Records of spatial relationships
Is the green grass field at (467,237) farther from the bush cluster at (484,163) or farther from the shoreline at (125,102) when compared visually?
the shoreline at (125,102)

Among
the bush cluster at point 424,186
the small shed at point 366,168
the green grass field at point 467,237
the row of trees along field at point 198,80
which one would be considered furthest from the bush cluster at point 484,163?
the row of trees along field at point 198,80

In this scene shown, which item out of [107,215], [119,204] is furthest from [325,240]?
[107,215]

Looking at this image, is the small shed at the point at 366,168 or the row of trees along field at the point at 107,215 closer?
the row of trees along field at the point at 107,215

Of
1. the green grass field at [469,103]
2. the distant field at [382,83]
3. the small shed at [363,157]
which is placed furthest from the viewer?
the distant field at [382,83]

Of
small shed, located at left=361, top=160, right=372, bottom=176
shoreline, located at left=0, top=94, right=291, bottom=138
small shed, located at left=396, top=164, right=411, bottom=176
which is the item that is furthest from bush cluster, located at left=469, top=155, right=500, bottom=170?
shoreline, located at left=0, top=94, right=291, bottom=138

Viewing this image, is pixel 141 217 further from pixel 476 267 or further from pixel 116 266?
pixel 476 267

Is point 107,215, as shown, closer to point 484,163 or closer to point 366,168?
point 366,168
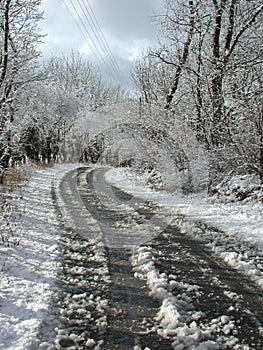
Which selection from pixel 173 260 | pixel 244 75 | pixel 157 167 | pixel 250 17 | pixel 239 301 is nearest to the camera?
pixel 239 301

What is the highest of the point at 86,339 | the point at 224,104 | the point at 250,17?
the point at 250,17

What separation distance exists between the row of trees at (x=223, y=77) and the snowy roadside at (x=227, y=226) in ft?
5.07

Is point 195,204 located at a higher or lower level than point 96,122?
lower

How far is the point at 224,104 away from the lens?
11289 millimetres

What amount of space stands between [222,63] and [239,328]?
31.3 ft

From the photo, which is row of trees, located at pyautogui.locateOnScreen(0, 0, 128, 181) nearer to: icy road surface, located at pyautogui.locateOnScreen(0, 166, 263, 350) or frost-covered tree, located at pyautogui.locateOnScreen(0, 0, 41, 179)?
frost-covered tree, located at pyautogui.locateOnScreen(0, 0, 41, 179)

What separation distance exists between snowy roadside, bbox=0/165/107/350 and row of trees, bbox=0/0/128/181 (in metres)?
5.30

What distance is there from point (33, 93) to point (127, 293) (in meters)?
17.5

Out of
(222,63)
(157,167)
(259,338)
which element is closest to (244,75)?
(222,63)

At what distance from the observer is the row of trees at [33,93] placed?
1323 centimetres

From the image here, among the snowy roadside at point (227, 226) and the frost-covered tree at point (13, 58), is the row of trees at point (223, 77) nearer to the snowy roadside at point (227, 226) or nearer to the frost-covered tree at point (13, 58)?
the snowy roadside at point (227, 226)

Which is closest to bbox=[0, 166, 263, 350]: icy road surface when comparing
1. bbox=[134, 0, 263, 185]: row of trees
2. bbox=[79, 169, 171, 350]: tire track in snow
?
bbox=[79, 169, 171, 350]: tire track in snow

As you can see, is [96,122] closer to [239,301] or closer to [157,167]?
→ [157,167]

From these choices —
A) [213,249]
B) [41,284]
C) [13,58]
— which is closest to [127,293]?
[41,284]
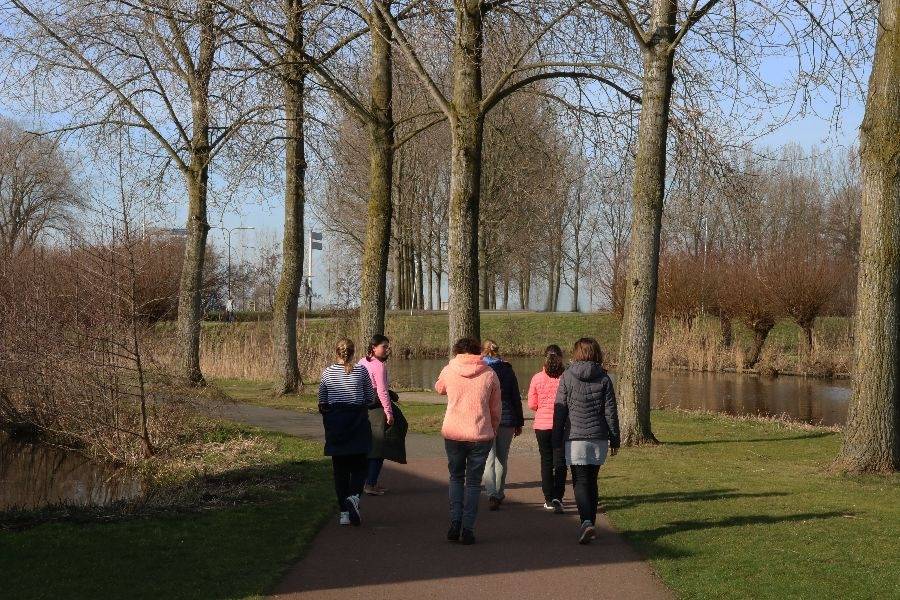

**Stated exercise:** Give every line of the records above as a numbered list, skipping blank lines. Leave the pictures out of the answer.

**Completed task:**
1. Is the green grass field at (467,237) farther from the bush cluster at (484,163) or farther from the shoreline at (125,102) when compared visually?
2. the shoreline at (125,102)
3. Among
4. the bush cluster at point 424,186
5. the small shed at point 366,168
6. the green grass field at point 467,237
7. the row of trees along field at point 198,80
8. which one would be considered furthest from the bush cluster at point 484,163?
9. the row of trees along field at point 198,80
10. In this scene shown, which item out of [107,215], [119,204] is furthest from [325,240]?
11. [107,215]
12. Looking at this image, is the small shed at the point at 366,168 or the row of trees along field at the point at 107,215 closer?
13. the row of trees along field at the point at 107,215
14. Of
15. 1. the green grass field at [469,103]
16. 2. the distant field at [382,83]
17. 3. the small shed at [363,157]
18. which is placed furthest from the viewer?
19. the distant field at [382,83]
20. Of
21. small shed, located at left=361, top=160, right=372, bottom=176
22. shoreline, located at left=0, top=94, right=291, bottom=138
23. small shed, located at left=396, top=164, right=411, bottom=176
24. which is the item that is furthest from bush cluster, located at left=469, top=155, right=500, bottom=170?
25. shoreline, located at left=0, top=94, right=291, bottom=138
26. Viewing this image, is pixel 141 217 further from pixel 476 267 or further from pixel 116 266?
27. pixel 476 267
28. Is point 107,215, as shown, closer to point 484,163 or closer to point 366,168?
29. point 366,168
30. Which selection from pixel 173 260 | pixel 244 75 | pixel 157 167 | pixel 250 17 | pixel 239 301 is nearest to the camera?
31. pixel 239 301
32. What is the highest of the point at 86,339 | the point at 224,104 | the point at 250,17?
33. the point at 250,17
34. What separation distance exists between the row of trees at (x=223, y=77) and the snowy roadside at (x=227, y=226) in ft?
35. 5.07
36. Is point 195,204 located at a higher or lower level than point 96,122?
37. lower
38. How far is the point at 224,104 away from the lens?
39. 11289 millimetres
40. What amount of space stands between [222,63] and [239,328]?
41. 31.3 ft
42. From the photo, which is row of trees, located at pyautogui.locateOnScreen(0, 0, 128, 181) nearer to: icy road surface, located at pyautogui.locateOnScreen(0, 166, 263, 350) or frost-covered tree, located at pyautogui.locateOnScreen(0, 0, 41, 179)?
43. frost-covered tree, located at pyautogui.locateOnScreen(0, 0, 41, 179)
44. What separation distance exists between snowy roadside, bbox=0/165/107/350 and row of trees, bbox=0/0/128/181 (in metres)?
45. 5.30
46. What distance is there from point (33, 93) to point (127, 293) (in meters)?
47. 17.5
48. Out of
49. (222,63)
50. (157,167)
51. (259,338)
52. which element is closest to (244,75)?
53. (222,63)
54. At what distance from the observer is the row of trees at [33,93] placed?
55. 1323 centimetres
56. From the image here, among the snowy roadside at point (227, 226) and the frost-covered tree at point (13, 58), is the row of trees at point (223, 77) nearer to the snowy roadside at point (227, 226) or nearer to the frost-covered tree at point (13, 58)?
57. the snowy roadside at point (227, 226)
58. Which is closest to bbox=[0, 166, 263, 350]: icy road surface when comparing
59. 1. bbox=[134, 0, 263, 185]: row of trees
60. 2. bbox=[79, 169, 171, 350]: tire track in snow
61. ?
62. bbox=[79, 169, 171, 350]: tire track in snow
63. As you can see, is [96,122] closer to [239,301] or closer to [157,167]?
64. → [157,167]
65. From these choices —
66. A) [213,249]
67. B) [41,284]
68. C) [13,58]
69. — which is closest to [127,293]?
70. [41,284]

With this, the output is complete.